Print all of the records below word for word, leaving out the pictures.
— Start RECORD EXCERPTS —
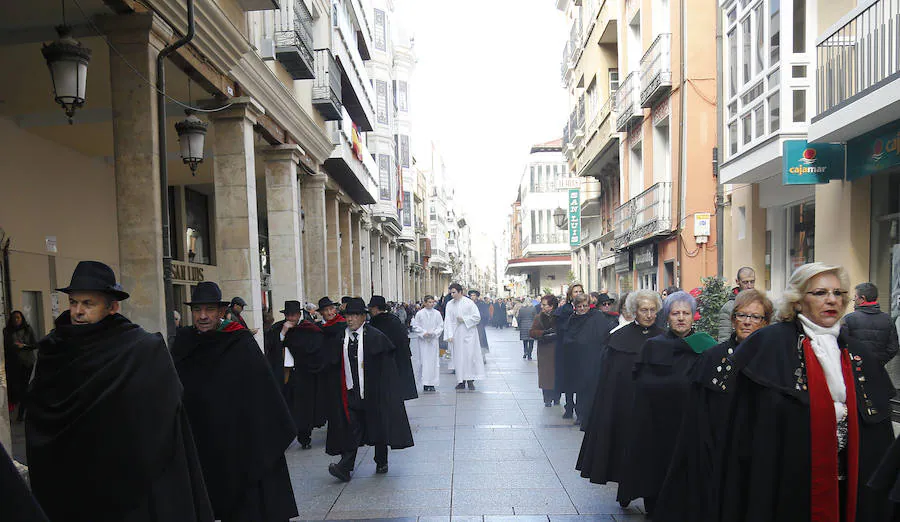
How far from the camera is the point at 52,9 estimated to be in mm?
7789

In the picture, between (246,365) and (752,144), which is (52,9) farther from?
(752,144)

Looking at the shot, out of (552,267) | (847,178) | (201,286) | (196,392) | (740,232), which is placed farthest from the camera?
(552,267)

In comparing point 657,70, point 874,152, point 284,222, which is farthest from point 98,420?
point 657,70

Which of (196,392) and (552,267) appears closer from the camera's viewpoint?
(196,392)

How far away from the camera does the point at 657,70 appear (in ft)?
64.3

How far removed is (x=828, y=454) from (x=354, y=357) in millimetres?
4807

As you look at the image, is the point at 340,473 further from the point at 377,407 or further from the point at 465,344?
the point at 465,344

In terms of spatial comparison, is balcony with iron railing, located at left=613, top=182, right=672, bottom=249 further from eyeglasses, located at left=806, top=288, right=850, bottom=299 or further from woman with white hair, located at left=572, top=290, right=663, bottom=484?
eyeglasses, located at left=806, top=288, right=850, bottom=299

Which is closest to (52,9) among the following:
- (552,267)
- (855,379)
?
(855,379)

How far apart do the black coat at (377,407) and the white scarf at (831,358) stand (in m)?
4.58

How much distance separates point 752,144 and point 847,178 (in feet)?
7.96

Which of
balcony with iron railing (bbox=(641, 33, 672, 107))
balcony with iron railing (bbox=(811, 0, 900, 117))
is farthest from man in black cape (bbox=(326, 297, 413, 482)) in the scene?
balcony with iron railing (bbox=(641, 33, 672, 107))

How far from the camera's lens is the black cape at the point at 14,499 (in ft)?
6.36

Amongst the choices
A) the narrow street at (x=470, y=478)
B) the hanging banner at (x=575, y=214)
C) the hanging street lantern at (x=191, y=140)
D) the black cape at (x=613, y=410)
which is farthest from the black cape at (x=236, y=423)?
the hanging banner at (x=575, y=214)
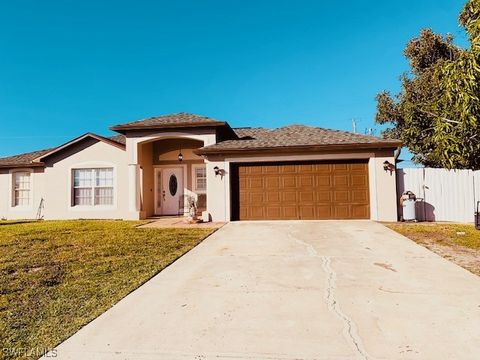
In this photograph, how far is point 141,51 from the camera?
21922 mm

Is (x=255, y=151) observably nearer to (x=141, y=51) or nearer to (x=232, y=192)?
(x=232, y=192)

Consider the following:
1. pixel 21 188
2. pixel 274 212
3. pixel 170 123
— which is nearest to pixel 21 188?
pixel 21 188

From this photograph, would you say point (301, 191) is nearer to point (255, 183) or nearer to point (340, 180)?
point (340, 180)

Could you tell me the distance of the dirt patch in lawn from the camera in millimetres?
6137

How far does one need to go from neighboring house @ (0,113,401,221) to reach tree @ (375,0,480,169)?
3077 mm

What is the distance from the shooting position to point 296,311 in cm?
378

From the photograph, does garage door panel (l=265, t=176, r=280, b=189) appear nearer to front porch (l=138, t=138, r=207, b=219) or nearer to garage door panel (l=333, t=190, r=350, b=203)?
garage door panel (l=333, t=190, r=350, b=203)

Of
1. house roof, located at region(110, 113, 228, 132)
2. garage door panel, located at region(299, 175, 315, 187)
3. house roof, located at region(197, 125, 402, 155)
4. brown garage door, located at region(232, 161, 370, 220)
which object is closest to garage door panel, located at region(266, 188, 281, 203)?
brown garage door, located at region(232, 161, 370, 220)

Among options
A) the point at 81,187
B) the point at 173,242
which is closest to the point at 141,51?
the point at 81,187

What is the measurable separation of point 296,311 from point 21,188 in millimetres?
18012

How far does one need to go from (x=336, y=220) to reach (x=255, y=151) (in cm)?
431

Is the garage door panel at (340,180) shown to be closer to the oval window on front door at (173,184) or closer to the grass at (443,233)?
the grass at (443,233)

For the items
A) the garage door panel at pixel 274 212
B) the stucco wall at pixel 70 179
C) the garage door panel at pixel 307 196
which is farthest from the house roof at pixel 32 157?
— End RECORD EXCERPTS —
**EXERCISE RESPONSE:**
How far from the camera is the point at 52,9 estimated to be in mm?
7789

In the picture, between (246,365) and (752,144), which is (52,9) farther from?
(752,144)

Looking at the shot, out of (552,267) | (847,178) | (201,286) | (196,392) | (740,232), which is placed farthest from the camera?
(552,267)

In comparing point 657,70, point 874,152, point 284,222, which is farthest from point 98,420?
point 657,70

Which of (196,392) and (552,267) appears closer from the camera's viewpoint?
(196,392)

How far away from the camera does the point at 657,70 appear (in ft)?
64.3

How far removed is (x=828, y=454) from (x=354, y=357) in millimetres?
4807

As you look at the image, is the point at 340,473 further from the point at 377,407 or further from the point at 465,344?
the point at 465,344

In terms of spatial comparison, is balcony with iron railing, located at left=613, top=182, right=672, bottom=249 further from eyeglasses, located at left=806, top=288, right=850, bottom=299 or further from woman with white hair, located at left=572, top=290, right=663, bottom=484?
eyeglasses, located at left=806, top=288, right=850, bottom=299

Which is closest to (52,9) among the following:
- (552,267)
- (855,379)
?
(855,379)

How far apart do the black coat at (377,407) and the white scarf at (831,358) stand (in m)?
4.58

How much distance separates point 752,144 and point 847,178 (in feet)?
7.96

Which of
balcony with iron railing (bbox=(641, 33, 672, 107))
balcony with iron railing (bbox=(811, 0, 900, 117))
is farthest from man in black cape (bbox=(326, 297, 413, 482)) in the scene?
balcony with iron railing (bbox=(641, 33, 672, 107))

How far from the camera's lens is the black cape at the point at 14,499 (in ft)?
6.36

Amongst the choices
A) the narrow street at (x=470, y=478)
B) the hanging banner at (x=575, y=214)
C) the hanging street lantern at (x=191, y=140)
D) the black cape at (x=613, y=410)
which is farthest from the black cape at (x=236, y=423)?
the hanging banner at (x=575, y=214)
In this photograph, how far is point 141,51 from the camera?
21922 mm

Is (x=255, y=151) observably nearer to (x=141, y=51) or nearer to (x=232, y=192)?
(x=232, y=192)

Consider the following:
1. pixel 21 188
2. pixel 274 212
3. pixel 170 123
— which is nearest to pixel 21 188?
pixel 21 188

From this photograph, would you say point (301, 191) is nearer to point (255, 183) or nearer to point (340, 180)?
point (340, 180)

Could you tell me the distance of the dirt patch in lawn from the camera in millimetres?
6137

How far does one need to go from neighboring house @ (0,113,401,221) to reach tree @ (375,0,480,169)?
3077 mm

What is the distance from the shooting position to point 296,311 in cm?
378

From the photograph, does garage door panel (l=265, t=176, r=280, b=189) appear nearer to front porch (l=138, t=138, r=207, b=219) or nearer to garage door panel (l=333, t=190, r=350, b=203)?
garage door panel (l=333, t=190, r=350, b=203)

Of
1. house roof, located at region(110, 113, 228, 132)
2. garage door panel, located at region(299, 175, 315, 187)
3. house roof, located at region(197, 125, 402, 155)
4. brown garage door, located at region(232, 161, 370, 220)
which object is closest to garage door panel, located at region(266, 188, 281, 203)?
brown garage door, located at region(232, 161, 370, 220)

Among options
A) the point at 81,187
B) the point at 173,242
which is closest to the point at 141,51?
the point at 81,187

What is the measurable separation of point 296,311 from point 21,188 in millimetres?
18012

How far does one need to go from (x=336, y=220) to reach (x=255, y=151) (in cm)?
431

Is the garage door panel at (340,180) shown to be closer to the oval window on front door at (173,184) or closer to the grass at (443,233)?
the grass at (443,233)

For the items
A) the garage door panel at pixel 274 212
B) the stucco wall at pixel 70 179
C) the garage door panel at pixel 307 196
which is farthest from the house roof at pixel 32 157?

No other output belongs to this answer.